Study Title:

Diastolic Blood Pressure, Subclinical Myocardial Damage, and Cardiac Events: Implications for Blood Pressure Control.

Study Abstract

BACKGROUND:
The optimal systolic blood pressure (SBP) treatment goal is in question, with SPRINT (Systolic Blood Pressure Intervention Trial) suggesting benefit for 120 mm Hg. However, achieving an SBP this low may reduce diastolic blood pressure (DBP) to levels that could compromise myocardial perfusion.
OBJECTIVES:
This study sought to examine the independent association of DBP with myocardial damage (using high-sensitivity cardiac troponin-T [hs-cTnT]) and with coronary heart disease (CHD), stroke, or death over 21 years.
METHODS:
The authors studied 11,565 adults from the ARIC (Atherosclerosis Risk In Communities) cohort, analyzing DBP and hs-cTnT associations as well as prospective associations between DBP and events.
RESULTS:
Mean baseline age was 57 years, 57% of patients were female, and 25% were black.
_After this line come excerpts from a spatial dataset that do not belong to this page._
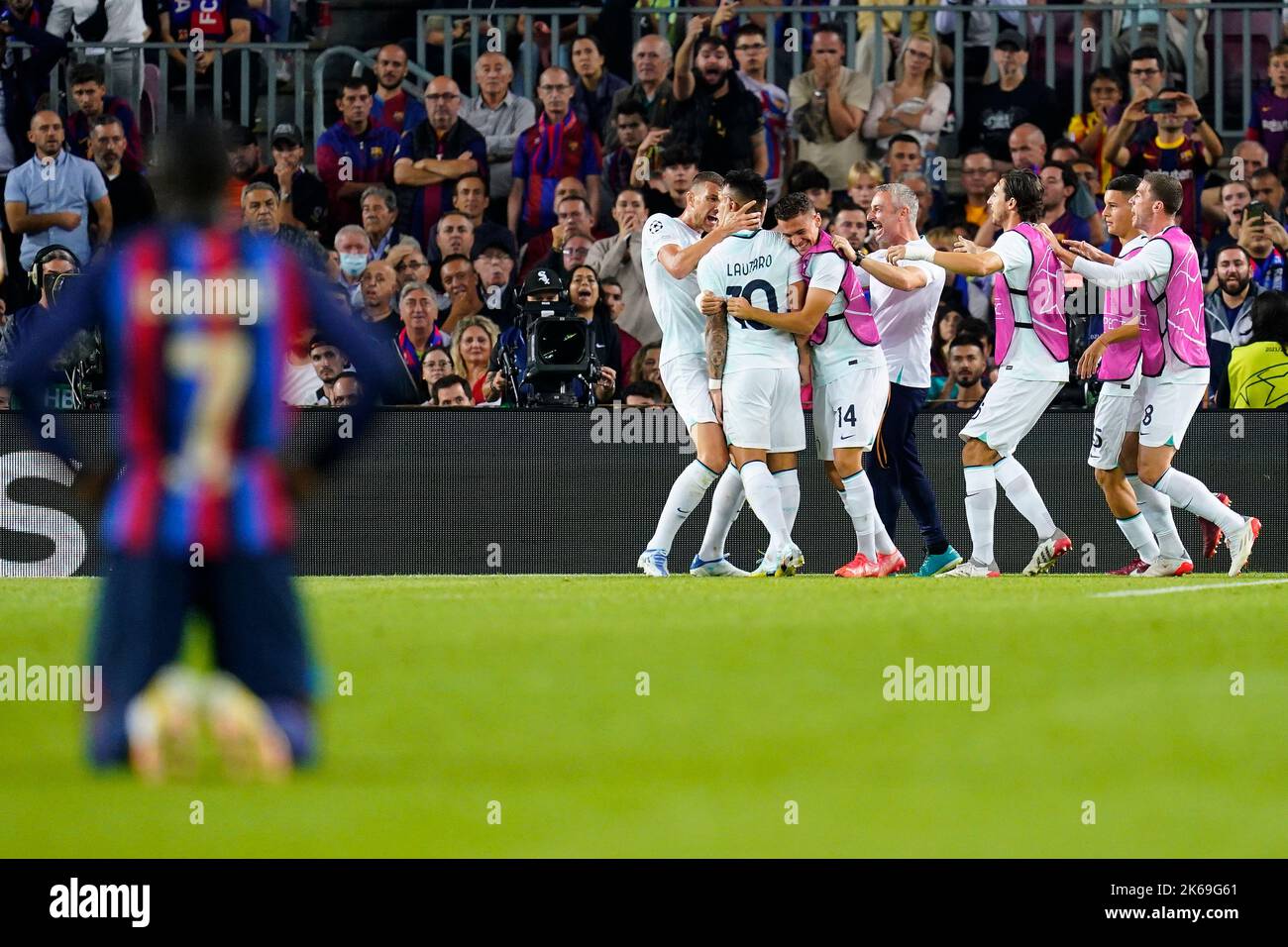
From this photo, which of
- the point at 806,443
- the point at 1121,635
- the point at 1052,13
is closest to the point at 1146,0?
the point at 1052,13

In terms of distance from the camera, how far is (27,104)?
57.8 feet

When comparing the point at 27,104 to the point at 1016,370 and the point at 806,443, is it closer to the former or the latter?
the point at 806,443

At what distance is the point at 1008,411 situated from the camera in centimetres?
1256

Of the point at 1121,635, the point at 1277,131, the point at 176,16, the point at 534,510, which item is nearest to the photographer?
the point at 1121,635

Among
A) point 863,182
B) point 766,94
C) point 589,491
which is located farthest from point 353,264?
point 863,182

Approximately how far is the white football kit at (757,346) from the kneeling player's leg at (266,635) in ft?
23.0

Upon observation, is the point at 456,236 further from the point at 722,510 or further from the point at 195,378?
the point at 195,378

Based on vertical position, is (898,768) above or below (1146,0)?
below

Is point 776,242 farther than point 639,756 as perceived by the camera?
Yes

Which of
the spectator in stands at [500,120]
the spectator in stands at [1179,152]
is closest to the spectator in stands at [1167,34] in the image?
the spectator in stands at [1179,152]

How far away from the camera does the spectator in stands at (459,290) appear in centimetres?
1634

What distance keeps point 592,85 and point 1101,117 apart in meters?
4.26

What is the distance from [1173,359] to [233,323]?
848 cm

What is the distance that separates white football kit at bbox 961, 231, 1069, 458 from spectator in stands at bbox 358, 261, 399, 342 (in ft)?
16.8
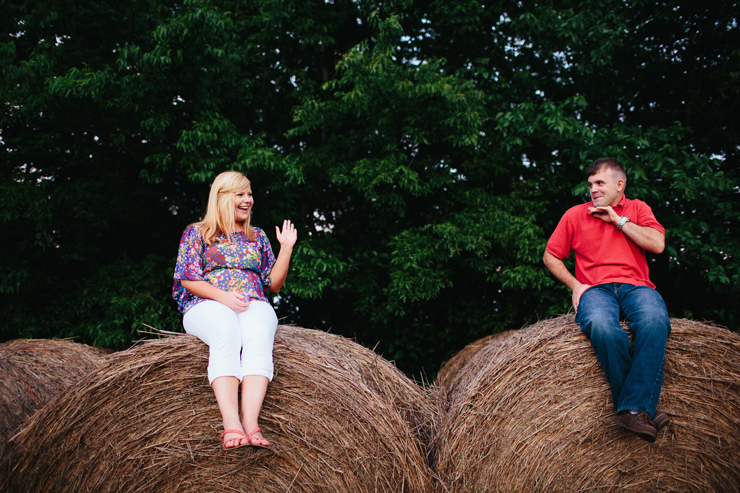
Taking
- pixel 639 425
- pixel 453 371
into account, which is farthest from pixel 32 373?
pixel 639 425

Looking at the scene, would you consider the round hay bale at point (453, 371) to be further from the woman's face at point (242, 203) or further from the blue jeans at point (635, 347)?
the woman's face at point (242, 203)

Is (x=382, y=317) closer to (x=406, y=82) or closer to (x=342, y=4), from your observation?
(x=406, y=82)

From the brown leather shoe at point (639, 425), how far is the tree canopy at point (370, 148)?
3624mm

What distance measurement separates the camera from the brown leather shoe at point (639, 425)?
279cm

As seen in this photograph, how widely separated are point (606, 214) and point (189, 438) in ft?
9.65

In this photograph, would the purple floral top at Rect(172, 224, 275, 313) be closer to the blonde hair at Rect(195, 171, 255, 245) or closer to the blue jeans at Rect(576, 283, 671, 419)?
the blonde hair at Rect(195, 171, 255, 245)

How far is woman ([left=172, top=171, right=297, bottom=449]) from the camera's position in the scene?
2791 millimetres

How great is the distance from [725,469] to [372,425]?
2.12 metres

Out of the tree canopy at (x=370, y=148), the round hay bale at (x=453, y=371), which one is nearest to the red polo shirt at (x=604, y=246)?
the round hay bale at (x=453, y=371)

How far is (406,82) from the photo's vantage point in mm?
6445

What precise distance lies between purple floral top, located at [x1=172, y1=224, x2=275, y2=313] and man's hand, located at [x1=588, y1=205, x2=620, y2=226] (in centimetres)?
225

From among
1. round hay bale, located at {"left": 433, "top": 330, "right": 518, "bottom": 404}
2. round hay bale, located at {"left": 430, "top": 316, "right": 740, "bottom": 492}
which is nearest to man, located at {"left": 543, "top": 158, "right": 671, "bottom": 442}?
round hay bale, located at {"left": 430, "top": 316, "right": 740, "bottom": 492}

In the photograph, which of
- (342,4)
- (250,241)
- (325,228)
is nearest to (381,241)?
(325,228)

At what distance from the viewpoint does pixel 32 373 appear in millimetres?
4289
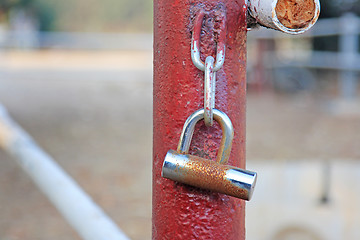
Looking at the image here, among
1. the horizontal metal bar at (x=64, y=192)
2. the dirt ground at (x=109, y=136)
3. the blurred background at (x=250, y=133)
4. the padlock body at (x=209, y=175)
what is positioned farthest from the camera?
the dirt ground at (x=109, y=136)

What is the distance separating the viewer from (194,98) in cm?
53

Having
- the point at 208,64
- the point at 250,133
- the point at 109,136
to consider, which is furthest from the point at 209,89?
the point at 250,133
Compared with persons who had DBP between 80 to 89 mm Hg at baseline (ARIC visit 2), the adjusted odds ratio of having hs-cTnT ≥14 ng/l at that visit was 2.2 and 1.5 in those with DBP <60 mm Hg and 60 to 69 mm Hg, respectively. Low DBP at baseline was also independently associated with progressive myocardial damage on the basis of estimated annual change in hs-cTnT over the 6 years between ARIC visits 2 and 4. In addition, compared with a DBP of 80 to 89 mm Hg, a DBP <60 mm Hg was associated with incident CHD and mortality, but not with stroke. The DBP and incident CHD association was strongest with baseline hs-cTnT ≥14 ng/l (p value for interaction <0.001). Associations of low DBP with prevalent hs-cTnT and incident CHD were most pronounced among patients with baseline SBP ≥120 mm Hg.
CONCLUSIONS:
Particularly among adults with an SBP ≥120 mm Hg, and thus elevated pulse pressure, low DBP was associated with subclinical myocardial damage and CHD events. When titrating treatment to SBP <140 mm Hg, it may be prudent to ensure that DBP levels do not fall below 70 mm Hg, and particularly not below 60 mm Hg.

Study Information

J Am Coll Cardiol. 2016 Oct 18;68(16):1713-1722. doi: 10.1016/j.jacc.2016.07.754. Epub 2016 Aug 30.